Use cpu-z to make sure the bios is reading the memory timings, and voltages correctly.
 

mrkorb

Distinguished
Oct 14, 2004
47
0
18,530
Ran Prime95 for 14 hours with the RAM in slots 3 and 4 where things seemed to work fine. No errors.

I put the RAM back into slots 1 and 2 (where the crashes seemed to be coming from), ran Prime95 for 14 hours there. No errors. Ran Google Earth and it crashed.
 

mrkorb

Distinguished
Oct 14, 2004
47
0
18,530
I hope you all will forgive this little bit of thread necromancy, but I just wanted to wrap this up.

I RMA'd the motherboard with Abit and mailed it to them on Feb 7th. About 2 weeks later, they e-mailed me offering a KN8 SLI board instead of a replacement KN8 Ultra. I wasn't sure if it would have caused any problems with the already installed OS and software or if it would be just fine, but I refused the SLI board in favor of getting an KN8 Ultra. Personally, I didn't see much use for a SLI board at an insurance agency!

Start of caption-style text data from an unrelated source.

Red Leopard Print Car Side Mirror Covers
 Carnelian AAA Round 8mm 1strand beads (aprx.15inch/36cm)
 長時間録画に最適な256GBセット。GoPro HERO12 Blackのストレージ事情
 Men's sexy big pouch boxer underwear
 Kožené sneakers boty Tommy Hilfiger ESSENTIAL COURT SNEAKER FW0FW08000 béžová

A few days ago I got a surprise in the mail. It was the replacement board. I can now happily say that everything works just as it should. The RAM is running smoothly at DDR400 with no crashes from either Google Earth or Remote Desktop Connection, which were always crashing with the previous MB. I think the only thing that really gives me pause at the moment is wondering if I applied the Arctic Silver compound to the processor when I popped it in the new board, but I'd say considering that the system temp is at 70F while idle is a good sign that I did it right.

Much thanks to all that chimed in on this and gave suggestions. After almost 2 months of being on a slower crappier backup server at work this appears to be finally over.